### SET TASK A
Reproduce the passage from the text on books about technology between "3.3 Technopoly" and "Clarity in Language.)", inclusive.

### SOURCE
========================================================================

To this, Stoll adds: "That magnetic telegraph has evolved into Internet."
Most curiously, Stoll prefers the paper card catalogues in libraries, and he hates Internet searches. Presumably, this includes the Science Citation Index, which enables you to look up all subsequently published papers which cited the one you are interested in (and what they had to say about it ...). I find it hard to overestimate the importance of this subject. The contribution of distributed hypertext may end up ranking with the previous improvements in our ability to learn from the cumulative accomplishments (and mistakes) of the previous generations (the invention of writing, or printing .... ). The form of the Citation Search as pioneered e.g. by the Los Alamos preprint server (where not only the citations, but the Abstracts, and the papers themselves, are easily available) provides a preview of the future: removal of the unnecessary difficulties in finding out what is known on any question and issue, large or small. But this is perhaps not surprising. Stoll recalls being humbled, with his computer, by Feng Li doing a Fourier transform on twelve abacuses. Stoll's results were incorrect because of "computer's [sic] assumptions" about the data which were not justified!
Conclusion: the Silicon Snake Oil is a famous book, for all the wrong reasons, and an important book not to be misled by.
3.2 The Future Does Not Compute
(TALBOTT 95; published by O'Reilly who says "When a leading publisher of computer and Internet books also publishes a book questioning the role of computers in our society, it just might make people think.")
This is another famous book, more voluminous, and a class above Snake Oil in reasonableness, thoughtfulness and language (" ... we choose to inflict the computer upon millions of schoolchildren who have not asked for this reductive assault upon their higher capacities ..." - isn't this a well-turned sentence?). Talbott's essential points and worries lead to those of Technopoly and V. Havel:
"It is not that society and culture are managing to assimilate technology. Rather, technology is swallowing culture."
And incidentally: he is not impressed by modern physics:
"... today the physicist plays in the realm of number, equation, and probability, disavowing all attempts to assign meaning to his constructs."
If you have the time, you can learn quite a bit from this book. Otherwise, go for the much leaner Technopoly, or leaner yet Havel.
3.3 Technopoly
(POSTMAN 92. Neil Postman is the chair of the Department of Communication Arts and Sciences at New York University, and a winner of the 1987 George Orwell Award for Clarity in Language.)
The book opens with a story from Plato's Phaedrus, and goes beyond computing and the Internet. Postman defines technopoly as "submission of all forms of cultural life to sovereignty of technique and technology. "USA is the first Technopoly"; some other countries are getting there. Then "scientism" is described as a "pillar of technopoly"; a surprising but uncontestable example of an advocate of scientism is Ronald Reagan (2) !
But before we are done, Mr. Postman provides us with this bit of food for thought (p. 62):
"In 1480, before the information explosion, there were thirty-four schools in all of England. By 1660, there were 444, one school for every twelve square miles."
Can you tell what is wrong with this, and why I find it interesting? (3)
Conclusion: for its discussion of scientism alone, this book is well worth reading.

========================================================================

### DATA SUPPLIED
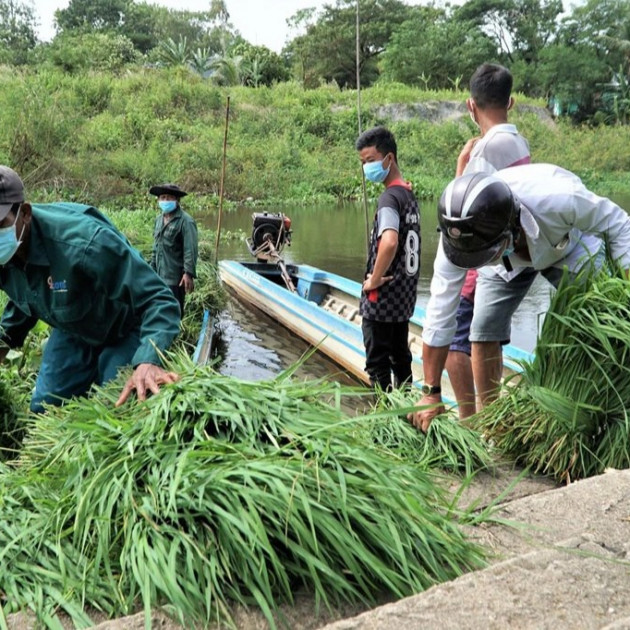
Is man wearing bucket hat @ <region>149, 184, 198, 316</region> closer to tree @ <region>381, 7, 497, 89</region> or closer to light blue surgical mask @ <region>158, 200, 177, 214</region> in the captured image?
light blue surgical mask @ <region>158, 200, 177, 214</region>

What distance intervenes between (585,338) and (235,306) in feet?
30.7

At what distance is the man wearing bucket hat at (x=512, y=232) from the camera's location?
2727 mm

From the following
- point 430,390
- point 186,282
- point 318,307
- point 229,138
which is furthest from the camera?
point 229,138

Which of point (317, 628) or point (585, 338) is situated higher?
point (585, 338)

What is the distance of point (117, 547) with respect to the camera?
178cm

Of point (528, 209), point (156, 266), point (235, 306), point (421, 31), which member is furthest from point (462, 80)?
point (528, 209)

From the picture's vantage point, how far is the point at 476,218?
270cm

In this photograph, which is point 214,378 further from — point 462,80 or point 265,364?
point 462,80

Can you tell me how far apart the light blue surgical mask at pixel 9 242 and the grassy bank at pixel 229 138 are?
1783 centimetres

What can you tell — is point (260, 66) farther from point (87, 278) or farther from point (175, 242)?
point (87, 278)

========================================================================

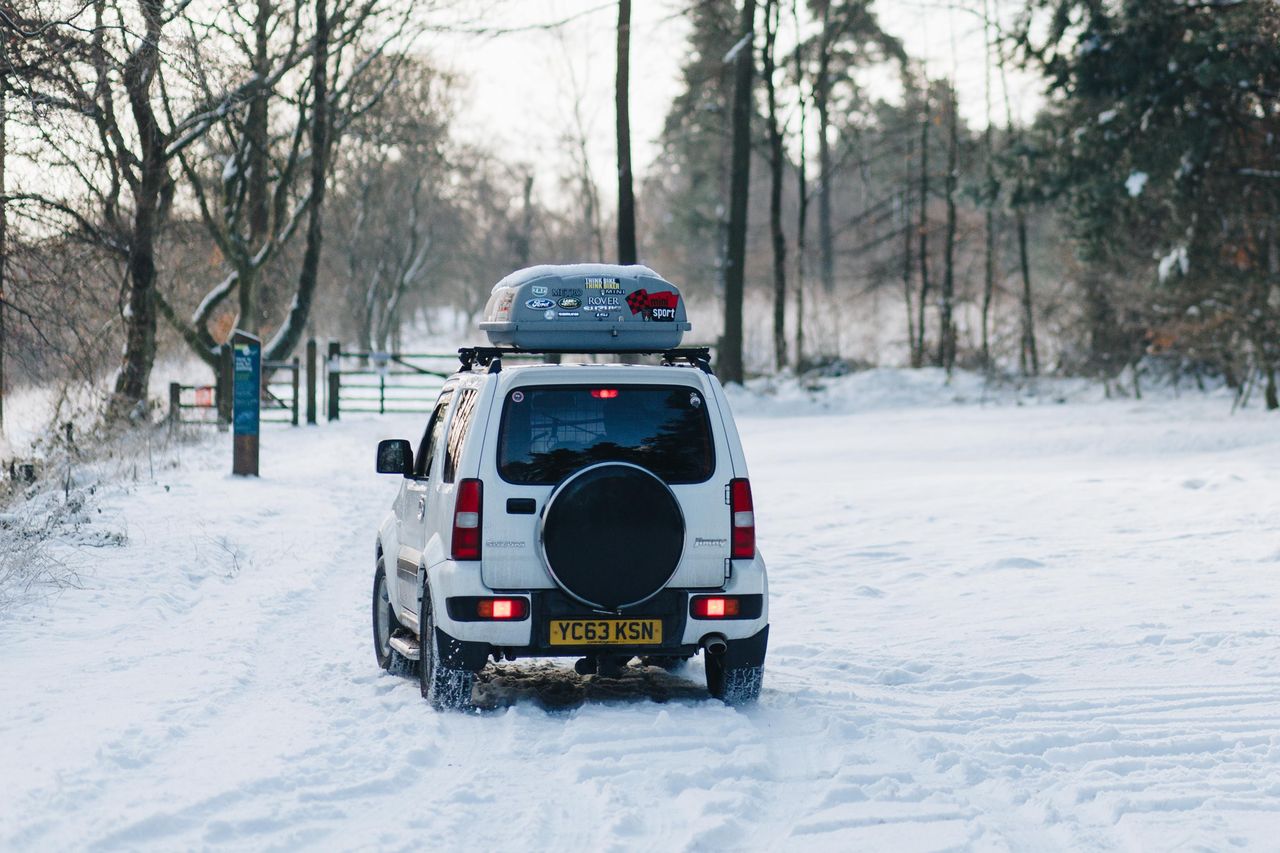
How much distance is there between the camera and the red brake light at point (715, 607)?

========================================================================

### SET TASK B
In the rows, change every "camera" to "viewer" between the lines holding "What distance intervenes" and "1783 centimetres", inclusive. Return only those lines, with everything else left as it is.

### FINAL ANSWER A
3.3 Technopoly
(POSTMAN 92. Neil Postman is the chair of the Department of Communication Arts and Sciences at New York University, and a winner of the 1987 George Orwell Award for Clarity in Language.)

### FINAL ANSWER B
What distance intervenes between (585,338) and (235,306) in feet?
30.7

At what distance is the man wearing bucket hat at (x=512, y=232) from the viewer's location?
2727 mm

From the following
- point 430,390
- point 186,282
- point 318,307
- point 229,138
which is furthest from the viewer?
point 229,138

Which of point (317, 628) or point (585, 338) is situated higher?
point (585, 338)

What is the distance of point (117, 547) with respect to the viewer?
178cm

Of point (528, 209), point (156, 266), point (235, 306), point (421, 31), which member is furthest from point (462, 80)?
point (528, 209)

From the picture's vantage point, how far is the point at 476,218?
270cm

In this photograph, which is point 214,378 further from — point 462,80 or point 265,364?
point 462,80

Can you tell me how far apart the light blue surgical mask at pixel 9 242 and the grassy bank at pixel 229 138 are?
1783 centimetres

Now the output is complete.